── Records for the exercise ──
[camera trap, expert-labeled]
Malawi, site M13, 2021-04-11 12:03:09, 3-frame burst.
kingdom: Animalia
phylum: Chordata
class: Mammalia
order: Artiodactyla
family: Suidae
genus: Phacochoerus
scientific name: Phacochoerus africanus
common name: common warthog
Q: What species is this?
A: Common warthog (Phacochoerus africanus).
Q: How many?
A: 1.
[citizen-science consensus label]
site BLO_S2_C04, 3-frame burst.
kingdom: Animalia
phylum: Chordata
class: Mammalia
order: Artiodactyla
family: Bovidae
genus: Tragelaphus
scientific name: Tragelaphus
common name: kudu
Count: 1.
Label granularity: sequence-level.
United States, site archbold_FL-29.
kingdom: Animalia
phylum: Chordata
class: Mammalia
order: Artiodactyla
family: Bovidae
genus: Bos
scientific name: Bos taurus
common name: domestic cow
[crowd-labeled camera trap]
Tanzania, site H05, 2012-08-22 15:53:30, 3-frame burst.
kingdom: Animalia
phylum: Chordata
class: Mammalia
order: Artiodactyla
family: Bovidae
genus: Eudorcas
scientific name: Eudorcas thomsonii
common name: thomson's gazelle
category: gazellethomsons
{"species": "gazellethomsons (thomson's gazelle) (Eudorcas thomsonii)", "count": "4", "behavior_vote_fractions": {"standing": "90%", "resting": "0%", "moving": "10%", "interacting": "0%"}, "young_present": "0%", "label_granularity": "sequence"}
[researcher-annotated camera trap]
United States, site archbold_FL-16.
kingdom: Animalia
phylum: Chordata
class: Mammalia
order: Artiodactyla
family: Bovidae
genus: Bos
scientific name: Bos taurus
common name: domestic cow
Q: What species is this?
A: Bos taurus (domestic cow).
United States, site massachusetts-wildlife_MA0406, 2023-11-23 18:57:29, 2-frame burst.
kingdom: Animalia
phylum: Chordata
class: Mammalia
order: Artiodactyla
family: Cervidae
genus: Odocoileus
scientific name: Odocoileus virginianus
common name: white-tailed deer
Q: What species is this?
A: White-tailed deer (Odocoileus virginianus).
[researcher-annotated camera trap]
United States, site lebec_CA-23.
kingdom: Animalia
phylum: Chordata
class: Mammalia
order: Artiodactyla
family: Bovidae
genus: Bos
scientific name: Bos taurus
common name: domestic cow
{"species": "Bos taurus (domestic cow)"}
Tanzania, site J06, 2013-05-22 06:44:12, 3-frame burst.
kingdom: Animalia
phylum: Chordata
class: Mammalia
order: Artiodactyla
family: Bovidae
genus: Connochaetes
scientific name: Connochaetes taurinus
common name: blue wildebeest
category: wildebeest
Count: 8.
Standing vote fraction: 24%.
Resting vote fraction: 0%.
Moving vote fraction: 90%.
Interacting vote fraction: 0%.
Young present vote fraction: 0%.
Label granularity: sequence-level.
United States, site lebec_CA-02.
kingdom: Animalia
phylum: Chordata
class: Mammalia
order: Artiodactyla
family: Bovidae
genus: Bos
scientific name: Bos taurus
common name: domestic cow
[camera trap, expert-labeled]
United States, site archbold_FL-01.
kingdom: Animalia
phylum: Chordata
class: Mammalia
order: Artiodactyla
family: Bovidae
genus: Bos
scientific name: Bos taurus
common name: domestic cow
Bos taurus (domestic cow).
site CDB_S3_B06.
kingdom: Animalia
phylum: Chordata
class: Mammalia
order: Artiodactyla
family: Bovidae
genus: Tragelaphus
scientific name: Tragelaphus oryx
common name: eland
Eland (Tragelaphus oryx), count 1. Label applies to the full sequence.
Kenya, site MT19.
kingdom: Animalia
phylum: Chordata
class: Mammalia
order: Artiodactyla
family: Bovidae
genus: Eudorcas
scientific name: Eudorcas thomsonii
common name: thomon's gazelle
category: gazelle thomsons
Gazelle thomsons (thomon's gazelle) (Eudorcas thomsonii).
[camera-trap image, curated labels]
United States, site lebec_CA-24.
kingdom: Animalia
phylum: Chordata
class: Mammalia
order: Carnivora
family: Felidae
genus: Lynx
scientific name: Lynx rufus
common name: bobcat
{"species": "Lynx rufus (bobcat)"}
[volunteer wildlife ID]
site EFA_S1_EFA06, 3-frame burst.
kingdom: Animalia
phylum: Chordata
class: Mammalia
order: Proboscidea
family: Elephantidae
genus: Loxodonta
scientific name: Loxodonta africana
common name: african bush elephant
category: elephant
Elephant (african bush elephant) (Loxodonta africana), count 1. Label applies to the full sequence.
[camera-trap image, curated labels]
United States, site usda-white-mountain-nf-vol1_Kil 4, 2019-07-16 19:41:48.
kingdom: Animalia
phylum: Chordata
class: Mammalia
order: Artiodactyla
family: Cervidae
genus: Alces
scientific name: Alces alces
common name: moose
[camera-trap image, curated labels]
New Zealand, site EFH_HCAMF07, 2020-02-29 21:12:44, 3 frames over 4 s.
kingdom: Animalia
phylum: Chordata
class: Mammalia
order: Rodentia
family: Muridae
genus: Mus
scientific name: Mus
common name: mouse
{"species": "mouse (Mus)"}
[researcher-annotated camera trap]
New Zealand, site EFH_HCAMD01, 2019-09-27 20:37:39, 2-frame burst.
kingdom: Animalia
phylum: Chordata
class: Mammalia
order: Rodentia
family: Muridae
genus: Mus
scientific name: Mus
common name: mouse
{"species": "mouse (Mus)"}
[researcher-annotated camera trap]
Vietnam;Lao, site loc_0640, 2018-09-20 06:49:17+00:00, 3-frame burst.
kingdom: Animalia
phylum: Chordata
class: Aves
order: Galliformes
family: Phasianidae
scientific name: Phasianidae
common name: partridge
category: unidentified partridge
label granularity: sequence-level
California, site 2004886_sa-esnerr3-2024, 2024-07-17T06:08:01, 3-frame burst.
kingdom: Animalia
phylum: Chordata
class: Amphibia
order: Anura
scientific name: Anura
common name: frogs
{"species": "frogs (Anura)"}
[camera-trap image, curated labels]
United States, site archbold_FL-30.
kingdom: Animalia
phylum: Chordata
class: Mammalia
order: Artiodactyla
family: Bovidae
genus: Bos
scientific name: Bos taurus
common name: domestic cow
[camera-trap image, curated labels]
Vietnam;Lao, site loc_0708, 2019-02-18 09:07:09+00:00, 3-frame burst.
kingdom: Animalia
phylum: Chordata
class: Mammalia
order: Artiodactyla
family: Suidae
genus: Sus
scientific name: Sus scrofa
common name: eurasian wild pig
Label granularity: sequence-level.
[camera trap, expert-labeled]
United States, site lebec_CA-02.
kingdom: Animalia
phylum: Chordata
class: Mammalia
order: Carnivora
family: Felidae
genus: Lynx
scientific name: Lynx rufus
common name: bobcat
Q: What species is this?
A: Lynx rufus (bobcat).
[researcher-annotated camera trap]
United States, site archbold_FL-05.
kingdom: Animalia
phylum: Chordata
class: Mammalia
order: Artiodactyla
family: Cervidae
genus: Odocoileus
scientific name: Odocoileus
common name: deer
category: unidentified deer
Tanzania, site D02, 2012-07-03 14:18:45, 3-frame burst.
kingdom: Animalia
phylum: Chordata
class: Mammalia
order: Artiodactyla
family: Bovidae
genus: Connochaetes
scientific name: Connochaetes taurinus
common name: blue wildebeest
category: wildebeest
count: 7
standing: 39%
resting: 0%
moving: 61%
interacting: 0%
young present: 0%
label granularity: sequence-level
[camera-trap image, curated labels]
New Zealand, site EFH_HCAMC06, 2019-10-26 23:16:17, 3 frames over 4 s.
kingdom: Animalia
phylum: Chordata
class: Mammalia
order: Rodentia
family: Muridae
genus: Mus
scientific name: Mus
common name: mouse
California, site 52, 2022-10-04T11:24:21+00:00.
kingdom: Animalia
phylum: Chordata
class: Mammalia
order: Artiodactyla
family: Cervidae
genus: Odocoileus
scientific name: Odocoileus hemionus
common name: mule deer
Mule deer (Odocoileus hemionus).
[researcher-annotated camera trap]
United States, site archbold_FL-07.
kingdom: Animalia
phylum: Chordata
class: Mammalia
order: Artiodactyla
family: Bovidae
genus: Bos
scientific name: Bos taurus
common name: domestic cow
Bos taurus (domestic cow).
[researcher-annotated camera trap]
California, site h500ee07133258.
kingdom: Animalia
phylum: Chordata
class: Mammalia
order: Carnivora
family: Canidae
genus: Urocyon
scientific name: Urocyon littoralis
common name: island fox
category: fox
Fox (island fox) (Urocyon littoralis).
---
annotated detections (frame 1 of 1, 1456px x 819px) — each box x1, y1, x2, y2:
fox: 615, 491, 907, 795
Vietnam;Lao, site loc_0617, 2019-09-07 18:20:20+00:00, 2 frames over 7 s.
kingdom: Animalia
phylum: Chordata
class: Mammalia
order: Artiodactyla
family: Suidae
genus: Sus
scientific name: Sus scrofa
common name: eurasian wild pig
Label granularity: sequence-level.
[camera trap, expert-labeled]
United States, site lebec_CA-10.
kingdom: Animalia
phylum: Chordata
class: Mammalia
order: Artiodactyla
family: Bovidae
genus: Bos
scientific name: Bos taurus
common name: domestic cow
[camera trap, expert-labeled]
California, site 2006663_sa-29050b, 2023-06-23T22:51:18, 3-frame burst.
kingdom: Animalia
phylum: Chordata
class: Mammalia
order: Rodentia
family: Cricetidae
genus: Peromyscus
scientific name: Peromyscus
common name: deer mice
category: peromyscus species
───
State how many lines of the records hold the string "gazellethomsons", and nothing else.

Completed exercise: 2